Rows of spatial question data

########################################

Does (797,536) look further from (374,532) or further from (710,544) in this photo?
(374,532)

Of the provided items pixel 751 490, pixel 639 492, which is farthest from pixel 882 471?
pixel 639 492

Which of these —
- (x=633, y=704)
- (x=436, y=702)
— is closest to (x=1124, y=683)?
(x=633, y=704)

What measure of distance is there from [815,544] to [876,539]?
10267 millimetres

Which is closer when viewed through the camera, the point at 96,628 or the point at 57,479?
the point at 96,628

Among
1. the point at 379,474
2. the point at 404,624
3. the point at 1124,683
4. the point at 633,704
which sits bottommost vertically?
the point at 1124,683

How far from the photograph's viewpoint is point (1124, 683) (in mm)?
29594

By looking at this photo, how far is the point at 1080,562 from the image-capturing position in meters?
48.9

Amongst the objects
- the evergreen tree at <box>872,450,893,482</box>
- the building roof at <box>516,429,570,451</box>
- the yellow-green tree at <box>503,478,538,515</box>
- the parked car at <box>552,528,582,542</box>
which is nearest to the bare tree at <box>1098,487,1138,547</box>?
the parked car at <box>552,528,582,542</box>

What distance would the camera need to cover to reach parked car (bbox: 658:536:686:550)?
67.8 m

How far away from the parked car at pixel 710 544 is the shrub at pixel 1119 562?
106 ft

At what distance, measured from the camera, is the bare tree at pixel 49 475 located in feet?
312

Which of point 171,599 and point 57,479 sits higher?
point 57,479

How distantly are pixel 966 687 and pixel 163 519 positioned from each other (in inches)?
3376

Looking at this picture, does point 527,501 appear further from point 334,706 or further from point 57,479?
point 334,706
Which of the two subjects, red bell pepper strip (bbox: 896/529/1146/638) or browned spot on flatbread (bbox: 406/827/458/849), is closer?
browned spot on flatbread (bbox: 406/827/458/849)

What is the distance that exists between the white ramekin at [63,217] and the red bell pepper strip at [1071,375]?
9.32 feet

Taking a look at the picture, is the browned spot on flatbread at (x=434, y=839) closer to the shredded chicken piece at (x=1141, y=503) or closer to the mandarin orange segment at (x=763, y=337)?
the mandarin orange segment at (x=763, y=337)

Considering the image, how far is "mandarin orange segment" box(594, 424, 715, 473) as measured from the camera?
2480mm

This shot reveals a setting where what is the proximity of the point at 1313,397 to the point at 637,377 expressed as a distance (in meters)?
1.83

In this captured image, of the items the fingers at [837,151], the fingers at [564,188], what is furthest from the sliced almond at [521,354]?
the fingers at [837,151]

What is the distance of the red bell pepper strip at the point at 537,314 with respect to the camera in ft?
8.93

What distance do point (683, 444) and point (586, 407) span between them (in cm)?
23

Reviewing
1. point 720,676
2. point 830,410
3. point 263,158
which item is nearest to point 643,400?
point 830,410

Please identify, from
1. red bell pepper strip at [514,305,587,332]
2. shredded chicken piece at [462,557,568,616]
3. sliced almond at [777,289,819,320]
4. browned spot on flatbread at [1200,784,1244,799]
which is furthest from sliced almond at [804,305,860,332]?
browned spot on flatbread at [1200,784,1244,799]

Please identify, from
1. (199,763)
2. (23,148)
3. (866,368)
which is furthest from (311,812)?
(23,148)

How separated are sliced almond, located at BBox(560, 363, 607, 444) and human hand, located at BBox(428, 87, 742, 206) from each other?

########################################

## Requirement
Turn the listing above into a Markdown table with a Row column for the row number and a Text column for each line. Leave out the blank lines.

## Written response
| Row | Text |
|---|---|
| 1 | Does (797,536) look further from (374,532) or further from (710,544) in this photo? |
| 2 | (374,532) |
| 3 | Of the provided items pixel 751 490, pixel 639 492, which is farthest from pixel 882 471? |
| 4 | pixel 639 492 |
| 5 | Which of these — |
| 6 | - (x=633, y=704) |
| 7 | - (x=436, y=702) |
| 8 | — is closest to (x=1124, y=683)? |
| 9 | (x=633, y=704) |
| 10 | What measure of distance is there from [815,544] to [876,539]? |
| 11 | 10267 millimetres |
| 12 | Which is closer when viewed through the camera, the point at 96,628 or the point at 57,479? |
| 13 | the point at 96,628 |
| 14 | Among |
| 15 | 1. the point at 379,474 |
| 16 | 2. the point at 404,624 |
| 17 | 3. the point at 1124,683 |
| 18 | 4. the point at 633,704 |
| 19 | which sits bottommost vertically? |
| 20 | the point at 1124,683 |
| 21 | How far from the photograph's viewpoint is point (1124, 683) (in mm)? |
| 22 | 29594 |
| 23 | By looking at this photo, how far is the point at 1080,562 from the image-capturing position in meters? |
| 24 | 48.9 |
| 25 | Amongst the objects |
| 26 | - the evergreen tree at <box>872,450,893,482</box> |
| 27 | - the building roof at <box>516,429,570,451</box> |
| 28 | - the yellow-green tree at <box>503,478,538,515</box> |
| 29 | - the parked car at <box>552,528,582,542</box> |
| 30 | which is nearest to the bare tree at <box>1098,487,1138,547</box>? |
| 31 | the parked car at <box>552,528,582,542</box> |
| 32 | What distance would the camera need to cover to reach parked car (bbox: 658:536:686:550)? |
| 33 | 67.8 m |
| 34 | How far away from the parked car at pixel 710 544 is the shrub at pixel 1119 562? |
| 35 | 106 ft |
| 36 | At what distance, measured from the camera, is the bare tree at pixel 49 475 located in feet? |
| 37 | 312 |
| 38 | Which of point 171,599 and point 57,479 sits higher? |
| 39 | point 57,479 |
| 40 | How distantly are pixel 966 687 and pixel 163 519 positioned from each other (in inches)? |
| 41 | 3376 |
| 42 | Looking at this picture, does point 527,501 appear further from point 334,706 or further from point 57,479? |
| 43 | point 334,706 |
| 44 | Which of the two subjects, red bell pepper strip (bbox: 896/529/1146/638) or browned spot on flatbread (bbox: 406/827/458/849), is closer? |
| 45 | browned spot on flatbread (bbox: 406/827/458/849) |
| 46 | What is the distance that exists between the white ramekin at [63,217] and the red bell pepper strip at [1071,375]? |
| 47 | 9.32 feet |
| 48 | Taking a look at the picture, is the browned spot on flatbread at (x=434, y=839) closer to the shredded chicken piece at (x=1141, y=503) or closer to the mandarin orange segment at (x=763, y=337)? |
| 49 | the mandarin orange segment at (x=763, y=337) |
| 50 | Considering the image, how far is "mandarin orange segment" box(594, 424, 715, 473) as measured from the camera? |
| 51 | 2480mm |
| 52 | This shot reveals a setting where what is the proximity of the point at 1313,397 to the point at 637,377 expressed as a distance (in meters)? |
| 53 | 1.83 |
| 54 | In this captured image, of the items the fingers at [837,151], the fingers at [564,188], what is furthest from the sliced almond at [521,354]? |
| 55 | the fingers at [837,151] |
| 56 | What is the distance of the red bell pepper strip at the point at 537,314 with respect to the camera in ft? |
| 57 | 8.93 |
| 58 | What distance do point (683, 444) and point (586, 407) span between them (in cm)? |
| 59 | 23 |
| 60 | Reviewing |
| 61 | 1. point 720,676 |
| 62 | 2. point 830,410 |
| 63 | 3. point 263,158 |
| 64 | which item is nearest to point 643,400? |
| 65 | point 830,410 |
| 66 | Please identify, from |
| 67 | 1. red bell pepper strip at [514,305,587,332] |
| 68 | 2. shredded chicken piece at [462,557,568,616] |
| 69 | 3. sliced almond at [777,289,819,320] |
| 70 | 4. browned spot on flatbread at [1200,784,1244,799] |
| 71 | which is furthest from sliced almond at [804,305,860,332]? |
| 72 | browned spot on flatbread at [1200,784,1244,799] |
| 73 | Please identify, from |
| 74 | 1. (199,763) |
| 75 | 2. (23,148) |
| 76 | 3. (866,368) |
| 77 | which is furthest from (311,812)? |
| 78 | (23,148) |
| 79 | How separated are sliced almond, located at BBox(560, 363, 607, 444) and human hand, located at BBox(428, 87, 742, 206) from each other? |